Violent crime in Buffalo jumped 6.5 percent last year, according to new stats released by the FBI. The increase, which contrasts with a nationwide decline of 2.5 percent, is largely explained by an increase in aggravated assaults.

I cover the  police beat one day every three or four weeks, which partly involves reviewing arrest and crime incident reports, and I am not the least bit surprised by the numbers. There is a lot of ugly behavior in the streets of this city, as well as behind closed doors, particularly on the East Side and Lower West Side.

I read a lot of reports involving (1) brutal beatings in the streets and (2) men violating orders of protection to attack estranged wives, former wives and ex-girlfriends. The latter happens so frequently that I question if the courts take seriously enough violations of orders of protection.
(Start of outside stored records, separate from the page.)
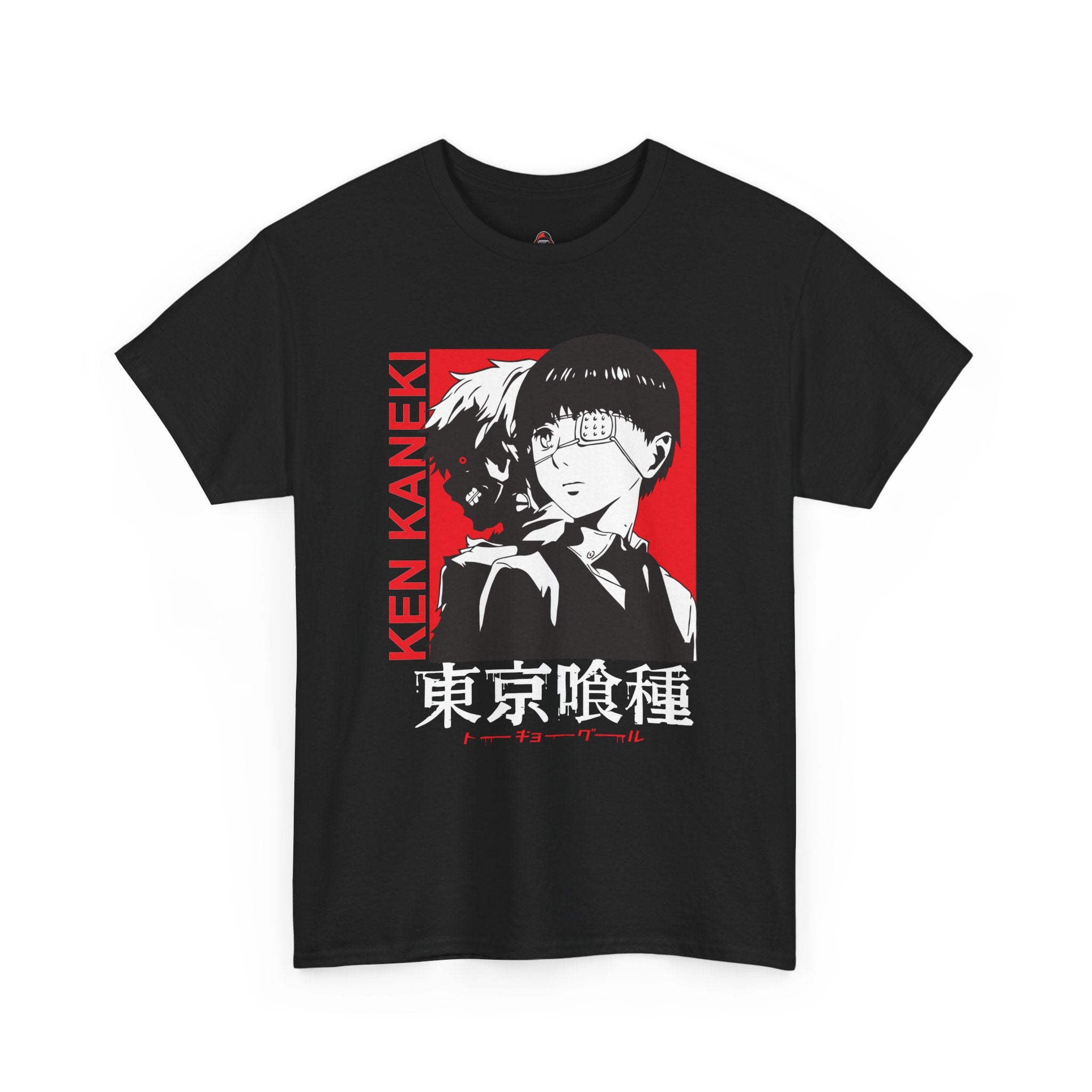 Tokyo Ghoul "Dual Nature"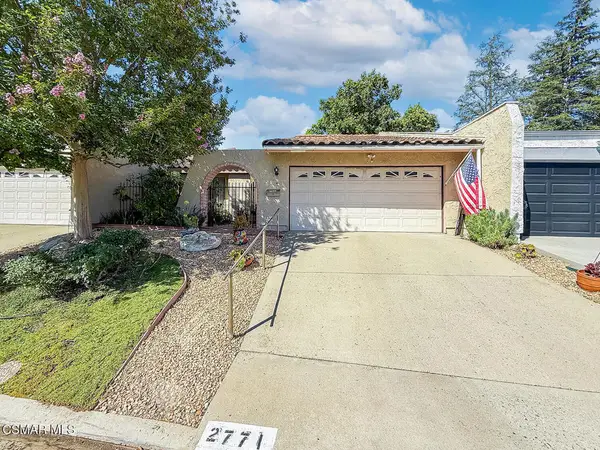 2771 Lakeridge Lane, Westlake Village, CA 91361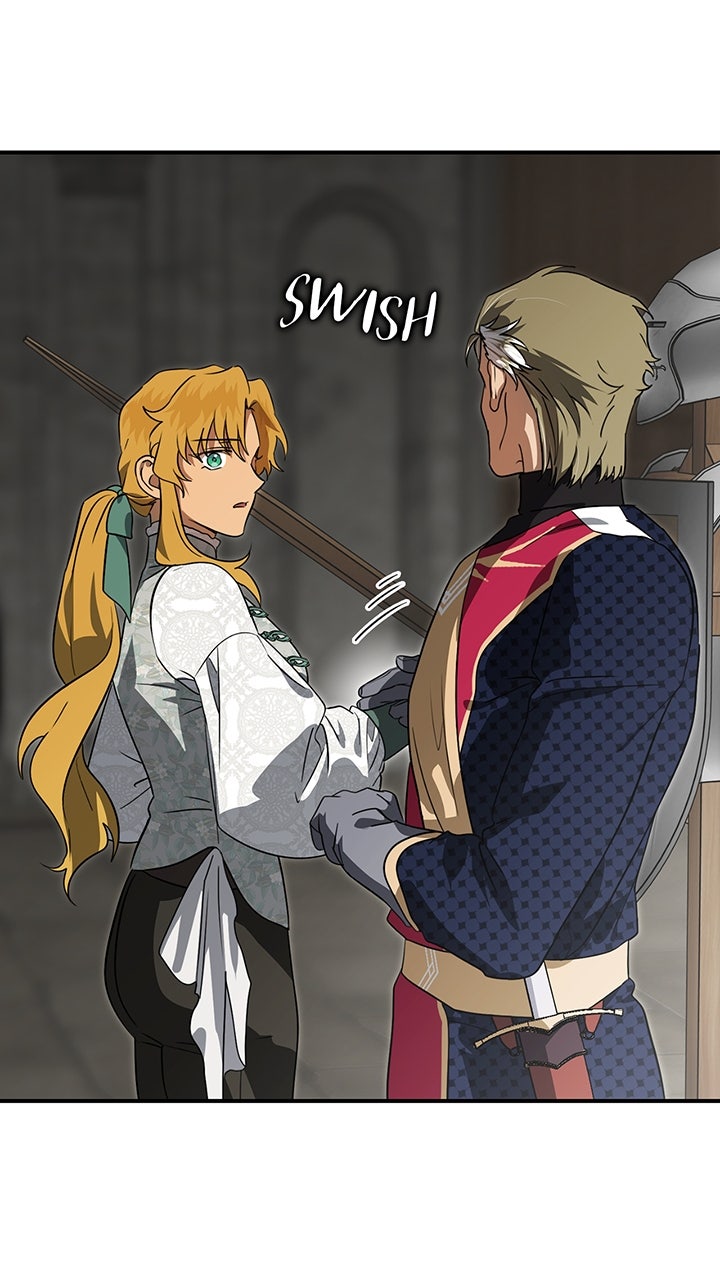 Read The Spark in Your Eyes Manga Online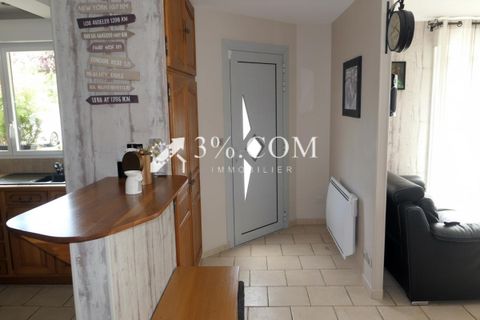 Villa i Sauchay, Seine-Maritime, Sauchay - € 288.400 | Ref: 421_V5120064429 - foto 5
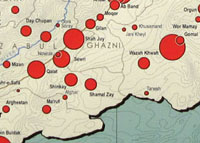 Terror in Afghanistan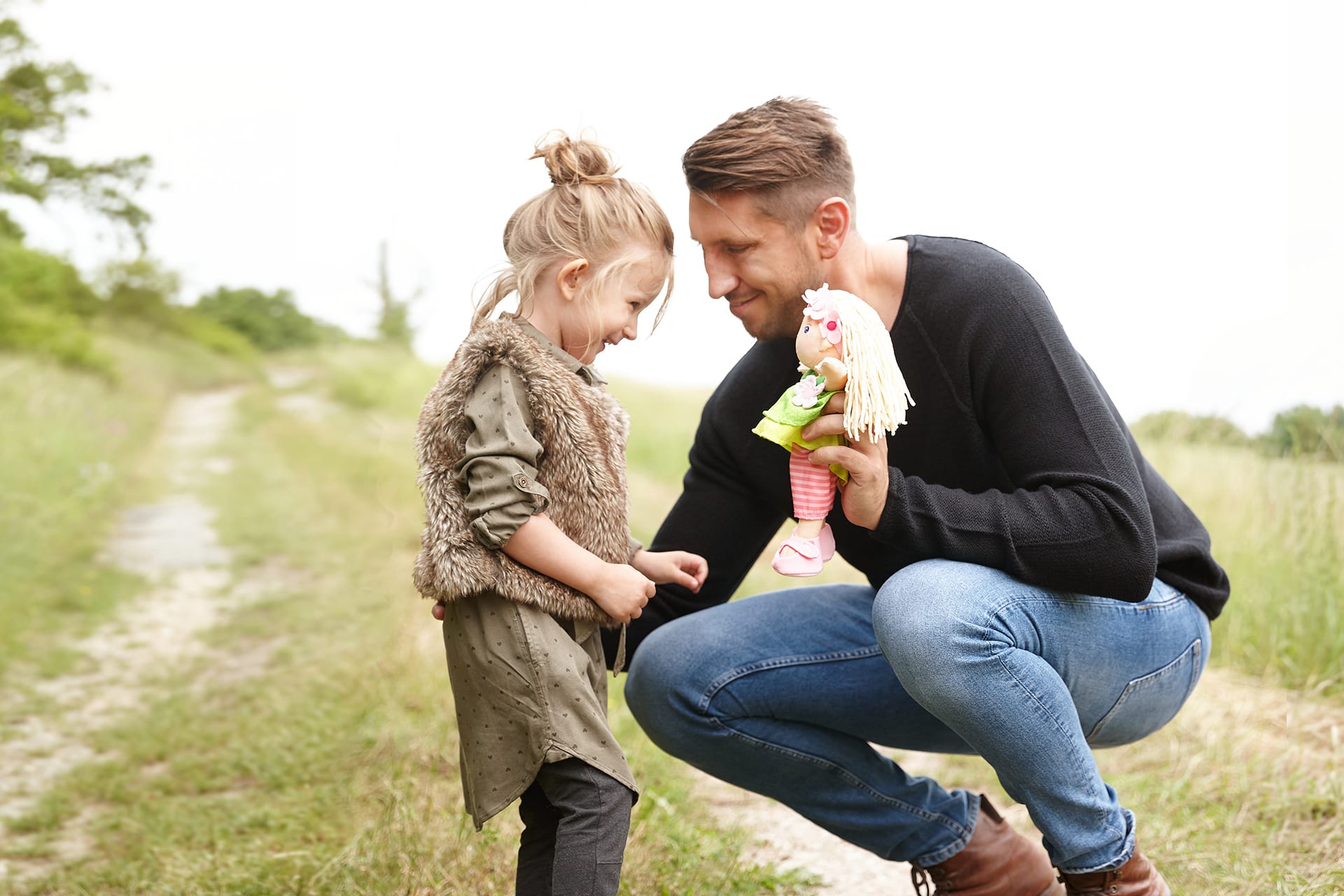 Spielerische Sprachförderung von Kindern | Header Image 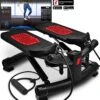 Sportstech STX300 | Stepper | Home Fitness Thuis | Inclusief Trekkoorden -Outdoor Kampeerwinkel 1195x1200 6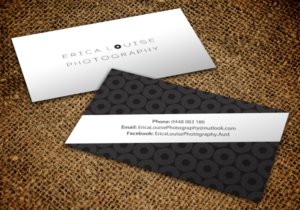 Business Card Design by chandrayaan.creative for this project | Design: #12129766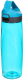 Бутылка для воды Sistema 680 (900мл, голубой) - 
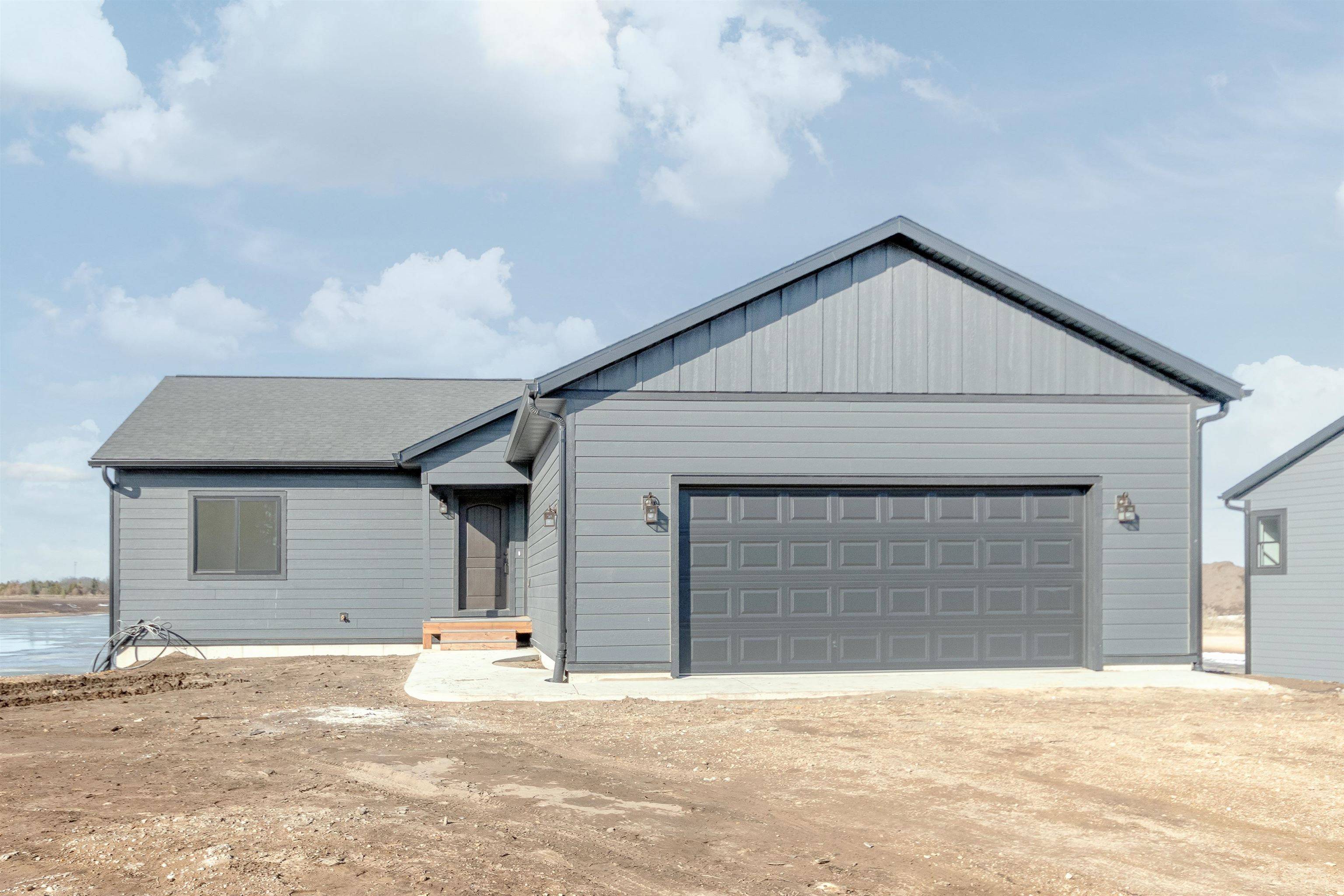 New Lisbon, WI 53950,W5884 Sand By Me Drive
News that violent crime is up puts to lie one of Mayor Byron Brown's main campaign themes -- that crime is down and the city is safer under his watch. Tell that to Javon Jackson's grieving mother.

Yes, the overall crime rate has dipped 2.1 percent, when property and other non-violent crimes are factored in.

But the measure of a city's safety is largely based on personal safety, which begins with freedom from fear of rape, assault and other street-level mayhem. And in this regard, Buffalo's numbers are headed in the wrong direction. Aggravated assaults increased 13 percent from 2007 to 2008, while rapes were up 6 percent.

On a related front, the University Heights Answer Lady has two very interesting posts on crime stats  here  and here. Well worth the read. I like the Answer Lady's spunk.

Buffalo reporting crime info -- sort of

After a long wait, Buffalo police are now posting crime information online. However, in keeping with the department's recent history of trying to limit the public's right to know what is going on in the city's neighborhoods, the department is putting up only the most skeletal of information.

All you'll find out, on a limited number of crimes, is the block the crime occurred on and the most general of descriptions of the crime, usually a word or two like "theft" or "assault."

The police have the ability to provide citizens much more useful information while still protecting legitimate privacy rights. But, as I have reported over the course of the past year, the department since Mayor Bryon Brown took office has been making less, not more crime information available to the press, and therefore, the public.

Going online gives the mayor and his department a reason to say they're providing more info, and in one sense, that's true. But the police could be providing much more.